>> begin Record set

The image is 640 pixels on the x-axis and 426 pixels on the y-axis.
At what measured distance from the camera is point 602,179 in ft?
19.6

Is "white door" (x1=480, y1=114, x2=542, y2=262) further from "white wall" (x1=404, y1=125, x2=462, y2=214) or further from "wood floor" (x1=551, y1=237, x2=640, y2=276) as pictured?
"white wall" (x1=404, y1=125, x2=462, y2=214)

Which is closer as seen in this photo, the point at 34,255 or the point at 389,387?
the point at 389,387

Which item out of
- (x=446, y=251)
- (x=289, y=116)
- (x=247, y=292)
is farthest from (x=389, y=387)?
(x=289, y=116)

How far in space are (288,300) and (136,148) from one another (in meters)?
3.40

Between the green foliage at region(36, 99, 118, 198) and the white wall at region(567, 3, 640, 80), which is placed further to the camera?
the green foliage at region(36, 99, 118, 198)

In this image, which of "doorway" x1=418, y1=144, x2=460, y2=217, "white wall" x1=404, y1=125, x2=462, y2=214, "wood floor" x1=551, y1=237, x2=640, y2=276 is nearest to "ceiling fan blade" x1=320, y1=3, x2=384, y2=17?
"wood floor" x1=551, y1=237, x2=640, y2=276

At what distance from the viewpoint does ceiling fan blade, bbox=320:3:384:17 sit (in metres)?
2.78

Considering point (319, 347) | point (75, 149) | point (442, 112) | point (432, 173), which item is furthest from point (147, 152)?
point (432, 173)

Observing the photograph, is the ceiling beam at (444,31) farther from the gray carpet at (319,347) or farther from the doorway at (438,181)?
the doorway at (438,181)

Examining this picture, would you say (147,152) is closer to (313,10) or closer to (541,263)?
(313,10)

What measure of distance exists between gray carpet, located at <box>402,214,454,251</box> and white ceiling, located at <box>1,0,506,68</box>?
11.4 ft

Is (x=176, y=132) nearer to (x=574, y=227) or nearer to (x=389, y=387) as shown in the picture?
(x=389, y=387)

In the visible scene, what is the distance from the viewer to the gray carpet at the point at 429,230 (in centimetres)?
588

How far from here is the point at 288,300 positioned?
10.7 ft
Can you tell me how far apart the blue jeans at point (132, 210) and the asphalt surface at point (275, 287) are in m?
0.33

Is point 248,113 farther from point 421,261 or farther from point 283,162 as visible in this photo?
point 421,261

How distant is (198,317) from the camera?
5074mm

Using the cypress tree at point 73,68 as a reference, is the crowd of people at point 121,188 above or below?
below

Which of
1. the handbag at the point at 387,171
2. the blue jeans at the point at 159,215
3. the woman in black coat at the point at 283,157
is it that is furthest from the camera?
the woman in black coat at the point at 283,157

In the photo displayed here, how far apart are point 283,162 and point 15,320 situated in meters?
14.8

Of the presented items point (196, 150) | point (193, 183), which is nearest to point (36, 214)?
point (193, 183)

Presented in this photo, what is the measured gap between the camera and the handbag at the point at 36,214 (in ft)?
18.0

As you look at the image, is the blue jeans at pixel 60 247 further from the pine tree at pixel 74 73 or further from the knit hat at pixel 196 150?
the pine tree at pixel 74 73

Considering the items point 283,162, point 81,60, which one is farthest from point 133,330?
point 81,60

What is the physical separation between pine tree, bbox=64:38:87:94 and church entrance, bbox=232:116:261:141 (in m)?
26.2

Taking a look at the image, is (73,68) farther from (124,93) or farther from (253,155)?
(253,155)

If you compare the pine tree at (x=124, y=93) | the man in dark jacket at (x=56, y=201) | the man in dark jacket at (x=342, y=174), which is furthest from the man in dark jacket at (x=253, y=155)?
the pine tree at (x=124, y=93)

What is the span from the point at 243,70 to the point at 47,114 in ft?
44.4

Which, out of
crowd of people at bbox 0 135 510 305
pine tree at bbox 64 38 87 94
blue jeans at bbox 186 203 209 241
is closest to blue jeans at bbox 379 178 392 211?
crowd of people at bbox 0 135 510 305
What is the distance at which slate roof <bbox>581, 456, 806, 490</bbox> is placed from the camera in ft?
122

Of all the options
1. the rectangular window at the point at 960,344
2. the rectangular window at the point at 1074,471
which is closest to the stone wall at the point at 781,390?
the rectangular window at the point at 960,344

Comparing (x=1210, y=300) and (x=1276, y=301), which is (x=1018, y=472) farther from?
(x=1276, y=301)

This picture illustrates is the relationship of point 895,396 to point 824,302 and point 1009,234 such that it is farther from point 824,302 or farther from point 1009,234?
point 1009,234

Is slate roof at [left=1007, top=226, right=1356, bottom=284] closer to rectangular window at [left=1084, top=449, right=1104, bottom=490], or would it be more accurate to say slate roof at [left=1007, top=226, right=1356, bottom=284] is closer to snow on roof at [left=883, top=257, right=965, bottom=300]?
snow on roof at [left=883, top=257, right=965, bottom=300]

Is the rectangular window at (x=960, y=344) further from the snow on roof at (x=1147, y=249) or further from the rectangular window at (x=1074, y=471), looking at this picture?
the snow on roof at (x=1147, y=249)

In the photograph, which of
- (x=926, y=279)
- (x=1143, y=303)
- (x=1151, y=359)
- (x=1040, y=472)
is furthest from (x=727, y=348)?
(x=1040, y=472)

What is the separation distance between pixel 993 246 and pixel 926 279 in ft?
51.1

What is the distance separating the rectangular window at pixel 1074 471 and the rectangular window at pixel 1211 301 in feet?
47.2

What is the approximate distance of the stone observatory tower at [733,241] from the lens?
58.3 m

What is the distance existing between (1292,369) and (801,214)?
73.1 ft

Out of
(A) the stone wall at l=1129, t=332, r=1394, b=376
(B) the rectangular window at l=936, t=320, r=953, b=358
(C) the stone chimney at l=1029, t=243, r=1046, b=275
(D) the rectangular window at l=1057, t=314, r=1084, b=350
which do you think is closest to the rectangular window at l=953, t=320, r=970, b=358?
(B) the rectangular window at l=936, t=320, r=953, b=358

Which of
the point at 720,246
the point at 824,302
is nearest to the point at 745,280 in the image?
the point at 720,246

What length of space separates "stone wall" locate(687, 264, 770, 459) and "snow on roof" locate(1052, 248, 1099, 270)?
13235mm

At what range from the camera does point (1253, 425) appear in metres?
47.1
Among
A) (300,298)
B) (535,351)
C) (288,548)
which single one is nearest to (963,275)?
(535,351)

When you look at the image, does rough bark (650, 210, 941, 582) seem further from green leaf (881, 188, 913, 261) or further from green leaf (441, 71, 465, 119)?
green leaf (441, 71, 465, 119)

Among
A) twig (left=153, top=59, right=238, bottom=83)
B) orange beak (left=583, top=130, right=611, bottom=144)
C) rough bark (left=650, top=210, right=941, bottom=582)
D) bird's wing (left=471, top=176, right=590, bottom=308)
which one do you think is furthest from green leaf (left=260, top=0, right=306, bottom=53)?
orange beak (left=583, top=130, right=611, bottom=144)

>> end Record set

== What to produce ==
Please quote exactly the lines from the one containing "What length of" through the last line of the records above, both included, and nothing else.

== Written answer ==
What length of space separates "stone wall" locate(687, 264, 770, 459) and "snow on roof" locate(1052, 248, 1099, 270)?
13235mm

At what range from the camera does point (1253, 425) appear in metres?
47.1
Among
A) (300,298)
B) (535,351)
C) (288,548)
which single one is nearest to (963,275)?
(535,351)

When you look at the image, does rough bark (650, 210, 941, 582) seem further from green leaf (881, 188, 913, 261) or further from green leaf (441, 71, 465, 119)?
green leaf (441, 71, 465, 119)

Among
A) twig (left=153, top=59, right=238, bottom=83)
B) orange beak (left=583, top=130, right=611, bottom=144)
C) rough bark (left=650, top=210, right=941, bottom=582)
D) bird's wing (left=471, top=176, right=590, bottom=308)
which one do you think is furthest from green leaf (left=260, top=0, right=306, bottom=53)?
orange beak (left=583, top=130, right=611, bottom=144)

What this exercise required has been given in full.